Where will the war of rhetoric go next? As Americans have seen in recent weeks occupation is neither popular nor welcomed. The U.S. occupation of Iraq has produced many U.S. casualties and American troops are increasingly coming under fire. The Sharon spin-doctors will most likely start to empathize with the Bush administration on the difficulties in keeping ungrateful Arabs under occupation. Of course, it will be worded much more eloquently by an American public relations firm; however the message is the same. Israel will once again recolor the struggle for Palestinian self-determination as a large-scale terrorist operation undertaken by militants who need to be destroyed or kept under close observation and separate from the ‘free, western-styled democracy’ of Israel. By the time the Americans realize this move was just an ideological farce, Palestinians will already be living in ghettos created by the segregation wall and Israeli troops may have positioned themselves at the gates of Beirut and Damascus–”under the auspices of ‘security.’

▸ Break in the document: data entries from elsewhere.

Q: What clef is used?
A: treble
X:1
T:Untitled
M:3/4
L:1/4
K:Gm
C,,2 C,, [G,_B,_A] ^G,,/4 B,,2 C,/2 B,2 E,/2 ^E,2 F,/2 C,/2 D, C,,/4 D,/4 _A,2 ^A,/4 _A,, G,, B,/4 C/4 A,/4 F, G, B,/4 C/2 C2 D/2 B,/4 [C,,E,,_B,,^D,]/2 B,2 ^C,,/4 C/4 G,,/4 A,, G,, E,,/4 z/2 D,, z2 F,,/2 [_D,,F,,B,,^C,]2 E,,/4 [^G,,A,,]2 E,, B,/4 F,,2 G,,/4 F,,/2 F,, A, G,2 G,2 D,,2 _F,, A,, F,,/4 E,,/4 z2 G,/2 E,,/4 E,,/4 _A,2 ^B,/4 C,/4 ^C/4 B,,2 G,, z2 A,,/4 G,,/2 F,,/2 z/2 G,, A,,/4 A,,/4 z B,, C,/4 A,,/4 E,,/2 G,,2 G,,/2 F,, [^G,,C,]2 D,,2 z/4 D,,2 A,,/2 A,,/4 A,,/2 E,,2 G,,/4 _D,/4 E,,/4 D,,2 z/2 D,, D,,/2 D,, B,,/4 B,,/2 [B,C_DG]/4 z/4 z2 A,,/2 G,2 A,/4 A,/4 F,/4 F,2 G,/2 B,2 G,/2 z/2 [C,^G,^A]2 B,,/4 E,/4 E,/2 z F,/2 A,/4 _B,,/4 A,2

The Sharon government has proven its intent to use the Bush administration’s war against terrorism to implement the maximum colonization of sovereign Arab territory, and the Bush administration has proven itself impotent against such flagrant exploitation. Drunk with naïveté, Bush is laying the groundwork for Eretz Israel. Drunk with power, Sharon is paving the path for the Zionist expansion his party ideology requires. Sounds far-fetched? Keep in mind the following: over 145 new settlements–”confiscating 70,000 acres of land–”have been built since the beginning of the so-called peace process; for the first time in history, a physical structure is being built to divide the Holy Land; and the Israeli Occupation Army is responsible for the deaths of 2,405 Palestinians since September 2000.

Before concluding that Zionist expansion is inevitable, one must remember that the United States and Israel are but two players in a larger world. Syrian and Arab leaders have opted for the diplomatic route by taking their case to the United Nations, and the global polity has largely agreed that Israel is acting not in self-defense, but in aggression. Increasingly, the most effective solution to the Bush-Sharon plan to redraw the political map of the Middle East is for leading global powers like the European Union, Russia, China, and Japan to demand their place at the negotiating tables and speak up for majority opinion; rather than continue the current policy of benign neglect.